Given problem 1:
Decide whether each statement agrees with the following text on configuring Infoworks with Amazon EMR. Answer yes or no for each, and quote the words of the text that settle it.
(a) The default EMR role is EMR_DefaultRole.
(b) AmazonElasticMapReduceRole replaces AmazonEMRServicePolicy_v2 as the default managed policy.
(c) The cluster subnet must be whitelisted for port 3000 on the Edge node.
Given problem 2:
Resume the text on configuring Infoworks with Amazon EMR, picking up right after its final prerequisite.

Given passage:
-*-

Configuring Infoworks with Amazon EMR

Introduction

Amazon EMR is a managed cluster platform that simplifies running big data frameworks, such as Apache Hadoop or Apache Spark, on AWS to process data for analytics purposes and business intelligence workloads.

The EMR role defines the allowable actions for Amazon EMR while provisioning resources. You can perform service-level tasks that are not performed in the context of an EC2 instance running within a cluster. For example, the service role is used to provision EC2 instances when a cluster launches.

NOTE The default role is EMR_DefaultRole. The Amazon EMR scoped default managed policy attached to EMR_DefaultRole is AmazonEMRServicePolicy_v2. The v2 policy replaces the default managed policy, AmazonElasticMapReduceRole, which is on the path to deprecation.

NOTE The AmazonEMRServicePolicy_v2 depends on scoped down access to resources that EMR provisions or uses.

To use this policy, you must:

Pass the user tag for-use-with-amazon-emr-managed-policies = true when provisioning the cluster. The EMR automatically propagates the tags.
Additionally, you must manually add a user tag to specific types of resources, such as EC2 security groups that are not created by EMR. For more information on tagging resources, refer to Tagging resources to use managed policies.

Prerequisites

During installation, ensure that EMR default roles are present.
Create access key and secret key for an IAM user with the AmazonElasticMapreduceFullAccess and ElasticMapreduceFullAccesspolicyV2 privileges and full access to the Staging Bucket, Warehouse Bucket, and Target Bucket. For providing access to the buckets, refer to Granting Permissions—Amazon Simple Storage Service.
The cluster subnet must be whitelisted for 3000 port on the Edge node.
Ensure that the EC2 Instance Profile used to create compute has access to AWS glue account.

-*-

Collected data
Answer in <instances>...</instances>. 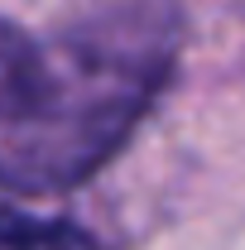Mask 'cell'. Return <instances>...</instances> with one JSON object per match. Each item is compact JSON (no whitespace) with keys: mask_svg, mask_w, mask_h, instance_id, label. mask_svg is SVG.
<instances>
[{"mask_svg":"<svg viewBox=\"0 0 245 250\" xmlns=\"http://www.w3.org/2000/svg\"><path fill=\"white\" fill-rule=\"evenodd\" d=\"M0 250H96V241L62 217L0 207Z\"/></svg>","mask_w":245,"mask_h":250,"instance_id":"2","label":"cell"},{"mask_svg":"<svg viewBox=\"0 0 245 250\" xmlns=\"http://www.w3.org/2000/svg\"><path fill=\"white\" fill-rule=\"evenodd\" d=\"M173 62L154 5L101 10L58 39L0 24V183L48 192L87 178L125 140Z\"/></svg>","mask_w":245,"mask_h":250,"instance_id":"1","label":"cell"}]
</instances>
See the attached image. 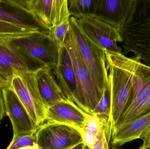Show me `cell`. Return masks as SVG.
I'll list each match as a JSON object with an SVG mask.
<instances>
[{
	"label": "cell",
	"mask_w": 150,
	"mask_h": 149,
	"mask_svg": "<svg viewBox=\"0 0 150 149\" xmlns=\"http://www.w3.org/2000/svg\"><path fill=\"white\" fill-rule=\"evenodd\" d=\"M105 54L128 75L133 88L132 99L114 128L124 125L150 111V67L136 57L104 50Z\"/></svg>",
	"instance_id": "6da1fadb"
},
{
	"label": "cell",
	"mask_w": 150,
	"mask_h": 149,
	"mask_svg": "<svg viewBox=\"0 0 150 149\" xmlns=\"http://www.w3.org/2000/svg\"><path fill=\"white\" fill-rule=\"evenodd\" d=\"M118 29L122 54L133 52L150 67V0H134L127 19Z\"/></svg>",
	"instance_id": "7a4b0ae2"
},
{
	"label": "cell",
	"mask_w": 150,
	"mask_h": 149,
	"mask_svg": "<svg viewBox=\"0 0 150 149\" xmlns=\"http://www.w3.org/2000/svg\"><path fill=\"white\" fill-rule=\"evenodd\" d=\"M64 46L70 56L77 85L78 97L76 105L86 113H93L102 97L85 64L70 29Z\"/></svg>",
	"instance_id": "3957f363"
},
{
	"label": "cell",
	"mask_w": 150,
	"mask_h": 149,
	"mask_svg": "<svg viewBox=\"0 0 150 149\" xmlns=\"http://www.w3.org/2000/svg\"><path fill=\"white\" fill-rule=\"evenodd\" d=\"M70 29L85 64L101 95L108 85V71L104 50L87 36L82 30L77 18H69Z\"/></svg>",
	"instance_id": "277c9868"
},
{
	"label": "cell",
	"mask_w": 150,
	"mask_h": 149,
	"mask_svg": "<svg viewBox=\"0 0 150 149\" xmlns=\"http://www.w3.org/2000/svg\"><path fill=\"white\" fill-rule=\"evenodd\" d=\"M17 36L21 35L0 34V78L3 87H9L16 73L36 72L46 67L13 41L12 37Z\"/></svg>",
	"instance_id": "5b68a950"
},
{
	"label": "cell",
	"mask_w": 150,
	"mask_h": 149,
	"mask_svg": "<svg viewBox=\"0 0 150 149\" xmlns=\"http://www.w3.org/2000/svg\"><path fill=\"white\" fill-rule=\"evenodd\" d=\"M38 127L46 121L47 107L40 94L36 72H16L10 84Z\"/></svg>",
	"instance_id": "8992f818"
},
{
	"label": "cell",
	"mask_w": 150,
	"mask_h": 149,
	"mask_svg": "<svg viewBox=\"0 0 150 149\" xmlns=\"http://www.w3.org/2000/svg\"><path fill=\"white\" fill-rule=\"evenodd\" d=\"M105 55L108 71V86L111 97L110 121L112 130L132 99V82L126 73Z\"/></svg>",
	"instance_id": "52a82bcc"
},
{
	"label": "cell",
	"mask_w": 150,
	"mask_h": 149,
	"mask_svg": "<svg viewBox=\"0 0 150 149\" xmlns=\"http://www.w3.org/2000/svg\"><path fill=\"white\" fill-rule=\"evenodd\" d=\"M35 135L39 149H67L83 142L79 130L59 123H44Z\"/></svg>",
	"instance_id": "ba28073f"
},
{
	"label": "cell",
	"mask_w": 150,
	"mask_h": 149,
	"mask_svg": "<svg viewBox=\"0 0 150 149\" xmlns=\"http://www.w3.org/2000/svg\"><path fill=\"white\" fill-rule=\"evenodd\" d=\"M13 41L29 55L54 70L59 61V45L49 35L36 32L25 36L12 37Z\"/></svg>",
	"instance_id": "9c48e42d"
},
{
	"label": "cell",
	"mask_w": 150,
	"mask_h": 149,
	"mask_svg": "<svg viewBox=\"0 0 150 149\" xmlns=\"http://www.w3.org/2000/svg\"><path fill=\"white\" fill-rule=\"evenodd\" d=\"M6 114L13 130L12 140L23 136L33 135L38 127L15 92L10 87L2 89Z\"/></svg>",
	"instance_id": "30bf717a"
},
{
	"label": "cell",
	"mask_w": 150,
	"mask_h": 149,
	"mask_svg": "<svg viewBox=\"0 0 150 149\" xmlns=\"http://www.w3.org/2000/svg\"><path fill=\"white\" fill-rule=\"evenodd\" d=\"M84 33L102 49L122 53V49L117 44L121 43L119 29L95 16L86 17L78 19Z\"/></svg>",
	"instance_id": "8fae6325"
},
{
	"label": "cell",
	"mask_w": 150,
	"mask_h": 149,
	"mask_svg": "<svg viewBox=\"0 0 150 149\" xmlns=\"http://www.w3.org/2000/svg\"><path fill=\"white\" fill-rule=\"evenodd\" d=\"M0 21L49 35V27L24 7L21 0H0Z\"/></svg>",
	"instance_id": "7c38bea8"
},
{
	"label": "cell",
	"mask_w": 150,
	"mask_h": 149,
	"mask_svg": "<svg viewBox=\"0 0 150 149\" xmlns=\"http://www.w3.org/2000/svg\"><path fill=\"white\" fill-rule=\"evenodd\" d=\"M22 4L47 27L69 20L67 0H21Z\"/></svg>",
	"instance_id": "4fadbf2b"
},
{
	"label": "cell",
	"mask_w": 150,
	"mask_h": 149,
	"mask_svg": "<svg viewBox=\"0 0 150 149\" xmlns=\"http://www.w3.org/2000/svg\"><path fill=\"white\" fill-rule=\"evenodd\" d=\"M89 115L69 100L50 106L47 111V122L59 123L76 128L81 131Z\"/></svg>",
	"instance_id": "5bb4252c"
},
{
	"label": "cell",
	"mask_w": 150,
	"mask_h": 149,
	"mask_svg": "<svg viewBox=\"0 0 150 149\" xmlns=\"http://www.w3.org/2000/svg\"><path fill=\"white\" fill-rule=\"evenodd\" d=\"M58 84L68 99L76 104L77 100V85L74 66L65 46H60L59 61L52 70Z\"/></svg>",
	"instance_id": "9a60e30c"
},
{
	"label": "cell",
	"mask_w": 150,
	"mask_h": 149,
	"mask_svg": "<svg viewBox=\"0 0 150 149\" xmlns=\"http://www.w3.org/2000/svg\"><path fill=\"white\" fill-rule=\"evenodd\" d=\"M134 0H98L94 16L118 28L125 22Z\"/></svg>",
	"instance_id": "2e32d148"
},
{
	"label": "cell",
	"mask_w": 150,
	"mask_h": 149,
	"mask_svg": "<svg viewBox=\"0 0 150 149\" xmlns=\"http://www.w3.org/2000/svg\"><path fill=\"white\" fill-rule=\"evenodd\" d=\"M150 127V111L135 120L114 128L111 142L121 146L134 140L140 139L142 134Z\"/></svg>",
	"instance_id": "e0dca14e"
},
{
	"label": "cell",
	"mask_w": 150,
	"mask_h": 149,
	"mask_svg": "<svg viewBox=\"0 0 150 149\" xmlns=\"http://www.w3.org/2000/svg\"><path fill=\"white\" fill-rule=\"evenodd\" d=\"M36 78L42 99L47 108L68 100L65 96L52 71L45 67L36 71Z\"/></svg>",
	"instance_id": "ac0fdd59"
},
{
	"label": "cell",
	"mask_w": 150,
	"mask_h": 149,
	"mask_svg": "<svg viewBox=\"0 0 150 149\" xmlns=\"http://www.w3.org/2000/svg\"><path fill=\"white\" fill-rule=\"evenodd\" d=\"M98 0H69L68 6L70 15L79 19L94 16Z\"/></svg>",
	"instance_id": "d6986e66"
},
{
	"label": "cell",
	"mask_w": 150,
	"mask_h": 149,
	"mask_svg": "<svg viewBox=\"0 0 150 149\" xmlns=\"http://www.w3.org/2000/svg\"><path fill=\"white\" fill-rule=\"evenodd\" d=\"M100 127L101 123L97 117L89 115L81 131L83 142L88 149L92 148Z\"/></svg>",
	"instance_id": "ffe728a7"
},
{
	"label": "cell",
	"mask_w": 150,
	"mask_h": 149,
	"mask_svg": "<svg viewBox=\"0 0 150 149\" xmlns=\"http://www.w3.org/2000/svg\"><path fill=\"white\" fill-rule=\"evenodd\" d=\"M49 36L59 44V46H64L67 35L70 29L69 19L58 25L50 27Z\"/></svg>",
	"instance_id": "44dd1931"
},
{
	"label": "cell",
	"mask_w": 150,
	"mask_h": 149,
	"mask_svg": "<svg viewBox=\"0 0 150 149\" xmlns=\"http://www.w3.org/2000/svg\"><path fill=\"white\" fill-rule=\"evenodd\" d=\"M36 32L33 30L0 21V34L24 36Z\"/></svg>",
	"instance_id": "7402d4cb"
},
{
	"label": "cell",
	"mask_w": 150,
	"mask_h": 149,
	"mask_svg": "<svg viewBox=\"0 0 150 149\" xmlns=\"http://www.w3.org/2000/svg\"><path fill=\"white\" fill-rule=\"evenodd\" d=\"M38 146L36 136L33 135L23 136L12 140L6 149H21L29 147Z\"/></svg>",
	"instance_id": "603a6c76"
},
{
	"label": "cell",
	"mask_w": 150,
	"mask_h": 149,
	"mask_svg": "<svg viewBox=\"0 0 150 149\" xmlns=\"http://www.w3.org/2000/svg\"><path fill=\"white\" fill-rule=\"evenodd\" d=\"M109 143L106 137L104 127L101 124L95 142L91 149H109Z\"/></svg>",
	"instance_id": "cb8c5ba5"
},
{
	"label": "cell",
	"mask_w": 150,
	"mask_h": 149,
	"mask_svg": "<svg viewBox=\"0 0 150 149\" xmlns=\"http://www.w3.org/2000/svg\"><path fill=\"white\" fill-rule=\"evenodd\" d=\"M2 89L3 87H0V125L1 122V121L6 115V111H5L4 101Z\"/></svg>",
	"instance_id": "d4e9b609"
},
{
	"label": "cell",
	"mask_w": 150,
	"mask_h": 149,
	"mask_svg": "<svg viewBox=\"0 0 150 149\" xmlns=\"http://www.w3.org/2000/svg\"><path fill=\"white\" fill-rule=\"evenodd\" d=\"M140 139L143 141V145L150 147V127L142 134Z\"/></svg>",
	"instance_id": "484cf974"
},
{
	"label": "cell",
	"mask_w": 150,
	"mask_h": 149,
	"mask_svg": "<svg viewBox=\"0 0 150 149\" xmlns=\"http://www.w3.org/2000/svg\"><path fill=\"white\" fill-rule=\"evenodd\" d=\"M86 146L83 142L77 144L76 146L67 149H86Z\"/></svg>",
	"instance_id": "4316f807"
},
{
	"label": "cell",
	"mask_w": 150,
	"mask_h": 149,
	"mask_svg": "<svg viewBox=\"0 0 150 149\" xmlns=\"http://www.w3.org/2000/svg\"><path fill=\"white\" fill-rule=\"evenodd\" d=\"M109 149H122L121 148L120 146H117V145H115L113 144L111 141L109 143Z\"/></svg>",
	"instance_id": "83f0119b"
},
{
	"label": "cell",
	"mask_w": 150,
	"mask_h": 149,
	"mask_svg": "<svg viewBox=\"0 0 150 149\" xmlns=\"http://www.w3.org/2000/svg\"><path fill=\"white\" fill-rule=\"evenodd\" d=\"M139 149H150V147H149V146H145L142 145Z\"/></svg>",
	"instance_id": "f1b7e54d"
},
{
	"label": "cell",
	"mask_w": 150,
	"mask_h": 149,
	"mask_svg": "<svg viewBox=\"0 0 150 149\" xmlns=\"http://www.w3.org/2000/svg\"><path fill=\"white\" fill-rule=\"evenodd\" d=\"M0 87H3V84L1 78H0Z\"/></svg>",
	"instance_id": "f546056e"
}]
</instances>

-*-

Exercise output 1:
(a) Yes: "The default role is EMR_DefaultRole."
(b) No: "The v2 policy replaces the default managed policy, AmazonElasticMapReduceRole, which is on the path to deprecation."
(c) Yes: "The cluster subnet must be whitelisted for 3000 port on the Edge node."

Exercise output 2:
- To use glue as a metastore in different AWS accounts, cross account access is required. Ensure that EC2 Instance Profile has appropriate glue permissions. For more details, refer to Granting Cross-Account Access.
- To use glue as a metastore in the same AWS account, add EC2 Instance Profile to IAM policy of AWS Glue.

Procedure

To configure and connect to the required Amazon EMR instance, navigate to Admin > Manage Data Environments, and then click Add button under the Amazon EMR option.

The following window appears:

There are three tabs to be configured as follows:

Data Environment

To configure the data environment details, enter values in the following fields. This defines the environmental parameters, to allow Infoworks to be configured to the required Amazon EMR instance:

Field	Description	Details
Data Environment Name	Environment defines where and how your data will be stored and accessed. Environment name must help the user to identify the environment being configured.	User-defined. Provide a meaningful name for the environment being configured.
Description	Description for the environment being configured.	User-defined. Provide required description for the environment being configured.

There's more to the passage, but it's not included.